Stored data entries
----

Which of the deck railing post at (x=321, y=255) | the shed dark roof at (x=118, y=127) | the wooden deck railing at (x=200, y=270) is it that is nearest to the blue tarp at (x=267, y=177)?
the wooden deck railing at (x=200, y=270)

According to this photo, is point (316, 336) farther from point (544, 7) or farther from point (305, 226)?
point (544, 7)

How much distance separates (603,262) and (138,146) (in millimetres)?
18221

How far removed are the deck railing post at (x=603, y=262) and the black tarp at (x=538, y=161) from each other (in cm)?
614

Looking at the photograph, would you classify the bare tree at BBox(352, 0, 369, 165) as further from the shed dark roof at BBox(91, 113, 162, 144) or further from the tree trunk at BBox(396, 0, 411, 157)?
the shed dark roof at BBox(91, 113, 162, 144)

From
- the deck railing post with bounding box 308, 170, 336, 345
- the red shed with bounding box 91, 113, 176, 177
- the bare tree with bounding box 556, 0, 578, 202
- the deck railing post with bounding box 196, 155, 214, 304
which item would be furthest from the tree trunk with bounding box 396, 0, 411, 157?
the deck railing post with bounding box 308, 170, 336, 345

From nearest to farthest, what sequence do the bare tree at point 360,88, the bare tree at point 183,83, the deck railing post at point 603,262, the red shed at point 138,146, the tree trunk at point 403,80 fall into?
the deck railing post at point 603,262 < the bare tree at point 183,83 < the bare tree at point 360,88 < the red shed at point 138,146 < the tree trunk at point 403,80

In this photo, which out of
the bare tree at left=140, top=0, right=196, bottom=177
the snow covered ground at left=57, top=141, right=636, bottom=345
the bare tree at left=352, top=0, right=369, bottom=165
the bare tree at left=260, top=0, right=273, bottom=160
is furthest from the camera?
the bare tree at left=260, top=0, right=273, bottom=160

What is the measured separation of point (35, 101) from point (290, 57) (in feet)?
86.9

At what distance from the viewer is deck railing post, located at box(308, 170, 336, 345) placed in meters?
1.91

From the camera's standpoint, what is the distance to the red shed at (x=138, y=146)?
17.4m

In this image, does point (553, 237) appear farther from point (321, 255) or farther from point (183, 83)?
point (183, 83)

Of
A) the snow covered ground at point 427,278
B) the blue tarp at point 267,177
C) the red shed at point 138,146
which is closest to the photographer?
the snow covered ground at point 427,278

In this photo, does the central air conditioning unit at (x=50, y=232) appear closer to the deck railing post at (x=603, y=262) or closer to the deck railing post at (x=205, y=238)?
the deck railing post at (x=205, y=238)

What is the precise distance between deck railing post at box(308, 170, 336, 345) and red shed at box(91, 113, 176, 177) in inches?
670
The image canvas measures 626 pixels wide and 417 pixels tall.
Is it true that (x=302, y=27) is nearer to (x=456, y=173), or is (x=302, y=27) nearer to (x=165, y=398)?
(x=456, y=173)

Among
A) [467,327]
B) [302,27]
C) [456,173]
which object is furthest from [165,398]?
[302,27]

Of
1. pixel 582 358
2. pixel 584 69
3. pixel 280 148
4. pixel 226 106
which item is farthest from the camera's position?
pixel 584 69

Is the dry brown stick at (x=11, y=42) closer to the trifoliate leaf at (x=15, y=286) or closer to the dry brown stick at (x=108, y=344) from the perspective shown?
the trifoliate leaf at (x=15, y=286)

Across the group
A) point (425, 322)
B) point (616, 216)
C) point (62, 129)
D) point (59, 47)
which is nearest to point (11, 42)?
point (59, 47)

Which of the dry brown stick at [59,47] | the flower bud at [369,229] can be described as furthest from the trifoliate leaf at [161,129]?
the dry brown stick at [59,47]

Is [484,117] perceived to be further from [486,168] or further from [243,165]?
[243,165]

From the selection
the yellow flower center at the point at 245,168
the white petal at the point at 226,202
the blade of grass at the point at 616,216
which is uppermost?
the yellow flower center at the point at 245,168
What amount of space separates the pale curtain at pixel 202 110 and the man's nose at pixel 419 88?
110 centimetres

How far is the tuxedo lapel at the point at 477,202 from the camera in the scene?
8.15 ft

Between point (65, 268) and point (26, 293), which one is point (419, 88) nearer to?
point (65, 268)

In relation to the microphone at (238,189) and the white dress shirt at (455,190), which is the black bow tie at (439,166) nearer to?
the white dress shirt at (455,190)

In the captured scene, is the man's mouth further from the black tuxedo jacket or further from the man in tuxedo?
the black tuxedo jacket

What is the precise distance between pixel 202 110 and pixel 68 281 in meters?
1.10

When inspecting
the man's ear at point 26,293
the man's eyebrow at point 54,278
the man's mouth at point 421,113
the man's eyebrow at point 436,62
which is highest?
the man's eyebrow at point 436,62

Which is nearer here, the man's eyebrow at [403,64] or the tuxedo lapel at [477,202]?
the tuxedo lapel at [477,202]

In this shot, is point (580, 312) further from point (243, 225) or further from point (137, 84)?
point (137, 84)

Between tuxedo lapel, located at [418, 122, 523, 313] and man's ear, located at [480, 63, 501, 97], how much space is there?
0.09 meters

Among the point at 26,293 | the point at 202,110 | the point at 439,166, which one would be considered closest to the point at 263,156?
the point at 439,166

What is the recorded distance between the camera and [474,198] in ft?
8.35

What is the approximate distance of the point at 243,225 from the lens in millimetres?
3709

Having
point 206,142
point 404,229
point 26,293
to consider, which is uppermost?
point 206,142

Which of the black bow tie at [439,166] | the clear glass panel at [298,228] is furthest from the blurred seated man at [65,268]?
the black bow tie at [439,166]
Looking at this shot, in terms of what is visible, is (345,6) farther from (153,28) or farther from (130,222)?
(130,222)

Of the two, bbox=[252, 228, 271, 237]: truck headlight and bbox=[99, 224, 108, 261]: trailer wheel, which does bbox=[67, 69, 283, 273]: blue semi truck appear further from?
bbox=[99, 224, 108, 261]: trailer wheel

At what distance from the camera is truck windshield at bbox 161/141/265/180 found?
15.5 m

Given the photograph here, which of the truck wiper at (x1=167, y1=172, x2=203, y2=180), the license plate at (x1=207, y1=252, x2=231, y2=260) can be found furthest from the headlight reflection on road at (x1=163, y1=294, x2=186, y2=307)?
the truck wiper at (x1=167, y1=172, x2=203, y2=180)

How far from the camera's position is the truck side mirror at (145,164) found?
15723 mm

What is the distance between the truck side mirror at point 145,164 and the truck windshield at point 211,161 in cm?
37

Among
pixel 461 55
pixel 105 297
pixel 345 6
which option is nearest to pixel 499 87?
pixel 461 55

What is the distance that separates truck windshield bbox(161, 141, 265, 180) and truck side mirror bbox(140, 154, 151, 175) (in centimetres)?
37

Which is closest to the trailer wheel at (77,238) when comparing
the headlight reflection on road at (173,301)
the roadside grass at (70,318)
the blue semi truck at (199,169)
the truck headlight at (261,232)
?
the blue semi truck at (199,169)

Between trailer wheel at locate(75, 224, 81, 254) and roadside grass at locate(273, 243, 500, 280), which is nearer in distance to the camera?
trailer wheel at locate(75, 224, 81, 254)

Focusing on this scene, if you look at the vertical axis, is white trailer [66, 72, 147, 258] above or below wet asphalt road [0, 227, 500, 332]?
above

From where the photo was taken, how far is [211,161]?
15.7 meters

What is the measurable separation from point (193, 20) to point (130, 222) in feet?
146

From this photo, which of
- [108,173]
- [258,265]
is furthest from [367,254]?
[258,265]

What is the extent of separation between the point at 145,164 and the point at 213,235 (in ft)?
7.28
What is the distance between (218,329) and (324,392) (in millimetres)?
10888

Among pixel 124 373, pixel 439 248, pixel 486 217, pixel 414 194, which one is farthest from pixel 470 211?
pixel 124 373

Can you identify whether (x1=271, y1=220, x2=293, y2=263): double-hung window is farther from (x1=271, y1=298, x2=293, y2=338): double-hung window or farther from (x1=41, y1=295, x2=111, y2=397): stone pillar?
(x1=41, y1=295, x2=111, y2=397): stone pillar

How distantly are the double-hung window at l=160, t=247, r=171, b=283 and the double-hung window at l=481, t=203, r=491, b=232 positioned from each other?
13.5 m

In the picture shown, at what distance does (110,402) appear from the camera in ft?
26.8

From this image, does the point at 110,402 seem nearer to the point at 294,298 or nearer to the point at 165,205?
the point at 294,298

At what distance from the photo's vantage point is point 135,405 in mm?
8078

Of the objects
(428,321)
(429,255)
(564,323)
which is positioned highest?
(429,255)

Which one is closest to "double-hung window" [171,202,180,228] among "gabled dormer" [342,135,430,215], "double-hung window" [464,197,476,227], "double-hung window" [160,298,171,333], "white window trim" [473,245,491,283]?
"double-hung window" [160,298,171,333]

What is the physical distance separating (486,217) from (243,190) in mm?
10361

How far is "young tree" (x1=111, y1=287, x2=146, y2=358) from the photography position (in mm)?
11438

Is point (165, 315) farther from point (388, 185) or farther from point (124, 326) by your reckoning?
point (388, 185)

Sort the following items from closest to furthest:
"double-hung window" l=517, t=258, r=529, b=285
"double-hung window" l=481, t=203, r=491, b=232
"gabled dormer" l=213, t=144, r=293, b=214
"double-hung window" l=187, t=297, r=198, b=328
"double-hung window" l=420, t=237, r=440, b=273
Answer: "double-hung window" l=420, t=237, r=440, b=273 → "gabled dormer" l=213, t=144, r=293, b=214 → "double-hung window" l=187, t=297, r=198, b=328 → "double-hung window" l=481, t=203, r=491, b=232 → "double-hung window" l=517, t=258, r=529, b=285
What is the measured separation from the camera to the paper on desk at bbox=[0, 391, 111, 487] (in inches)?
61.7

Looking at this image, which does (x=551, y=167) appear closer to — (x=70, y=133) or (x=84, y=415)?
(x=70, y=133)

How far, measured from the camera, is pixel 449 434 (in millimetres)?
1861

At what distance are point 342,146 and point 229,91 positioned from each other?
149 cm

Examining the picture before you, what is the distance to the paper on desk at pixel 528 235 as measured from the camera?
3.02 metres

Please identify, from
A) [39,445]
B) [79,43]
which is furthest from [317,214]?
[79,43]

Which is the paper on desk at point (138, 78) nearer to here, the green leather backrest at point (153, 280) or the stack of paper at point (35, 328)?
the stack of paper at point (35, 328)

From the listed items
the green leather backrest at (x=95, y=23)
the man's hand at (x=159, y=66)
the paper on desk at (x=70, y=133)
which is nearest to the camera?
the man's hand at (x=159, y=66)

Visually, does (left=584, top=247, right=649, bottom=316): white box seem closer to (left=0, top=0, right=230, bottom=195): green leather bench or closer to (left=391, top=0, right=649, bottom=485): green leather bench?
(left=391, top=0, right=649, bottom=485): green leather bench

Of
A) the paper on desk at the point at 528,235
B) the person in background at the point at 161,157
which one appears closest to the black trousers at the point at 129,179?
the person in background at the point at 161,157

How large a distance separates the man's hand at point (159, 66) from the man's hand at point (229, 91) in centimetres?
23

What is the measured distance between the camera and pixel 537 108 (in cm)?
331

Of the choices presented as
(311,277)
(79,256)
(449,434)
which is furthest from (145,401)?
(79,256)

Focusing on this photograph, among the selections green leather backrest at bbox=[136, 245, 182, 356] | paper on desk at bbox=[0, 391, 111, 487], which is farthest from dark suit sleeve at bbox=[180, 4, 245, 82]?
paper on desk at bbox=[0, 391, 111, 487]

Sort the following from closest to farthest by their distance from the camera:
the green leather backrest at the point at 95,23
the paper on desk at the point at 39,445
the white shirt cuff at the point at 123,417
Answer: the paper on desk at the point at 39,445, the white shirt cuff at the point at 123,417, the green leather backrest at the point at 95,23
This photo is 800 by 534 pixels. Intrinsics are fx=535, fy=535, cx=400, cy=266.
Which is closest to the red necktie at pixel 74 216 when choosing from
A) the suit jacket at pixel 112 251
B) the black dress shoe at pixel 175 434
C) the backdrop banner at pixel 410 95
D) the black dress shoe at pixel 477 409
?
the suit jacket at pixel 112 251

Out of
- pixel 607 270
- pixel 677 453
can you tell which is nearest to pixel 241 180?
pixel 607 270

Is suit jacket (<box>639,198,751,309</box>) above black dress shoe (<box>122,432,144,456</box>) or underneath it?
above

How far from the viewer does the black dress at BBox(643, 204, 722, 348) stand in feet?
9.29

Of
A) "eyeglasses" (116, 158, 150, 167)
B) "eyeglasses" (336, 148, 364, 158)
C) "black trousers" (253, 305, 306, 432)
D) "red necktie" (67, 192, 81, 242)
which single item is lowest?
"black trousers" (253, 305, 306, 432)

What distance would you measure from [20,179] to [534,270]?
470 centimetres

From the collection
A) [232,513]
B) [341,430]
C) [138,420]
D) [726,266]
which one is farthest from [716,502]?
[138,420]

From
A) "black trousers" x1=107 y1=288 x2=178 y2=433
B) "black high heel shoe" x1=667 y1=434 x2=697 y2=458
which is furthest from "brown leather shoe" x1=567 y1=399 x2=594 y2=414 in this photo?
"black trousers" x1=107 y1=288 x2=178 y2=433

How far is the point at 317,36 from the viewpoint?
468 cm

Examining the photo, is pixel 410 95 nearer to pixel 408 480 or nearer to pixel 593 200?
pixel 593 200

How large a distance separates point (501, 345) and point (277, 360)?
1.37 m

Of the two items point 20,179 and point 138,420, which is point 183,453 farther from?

----

▶ To be done: Copy out the lines of the records from the line containing "How far removed" through the line containing "the deck railing post at point 603,262 <", including both of those lines.

▶ Result below:
How far removed are the deck railing post at (x=603, y=262) and the black tarp at (x=538, y=161) from each other (in cm)?
614

Looking at the photograph, would you classify the bare tree at BBox(352, 0, 369, 165) as further from the shed dark roof at BBox(91, 113, 162, 144) or further from the tree trunk at BBox(396, 0, 411, 157)?
the shed dark roof at BBox(91, 113, 162, 144)

From
- the deck railing post with bounding box 308, 170, 336, 345
- the red shed with bounding box 91, 113, 176, 177
- the bare tree with bounding box 556, 0, 578, 202
- the deck railing post with bounding box 196, 155, 214, 304
which item would be furthest from the tree trunk with bounding box 396, 0, 411, 157?
the deck railing post with bounding box 308, 170, 336, 345

From nearest to farthest, what sequence do the bare tree at point 360,88, the bare tree at point 183,83, the deck railing post at point 603,262, the red shed at point 138,146, the tree trunk at point 403,80 fall into?
the deck railing post at point 603,262 < the bare tree at point 183,83 < the bare tree at point 360,88 < the red shed at point 138,146 < the tree trunk at point 403,80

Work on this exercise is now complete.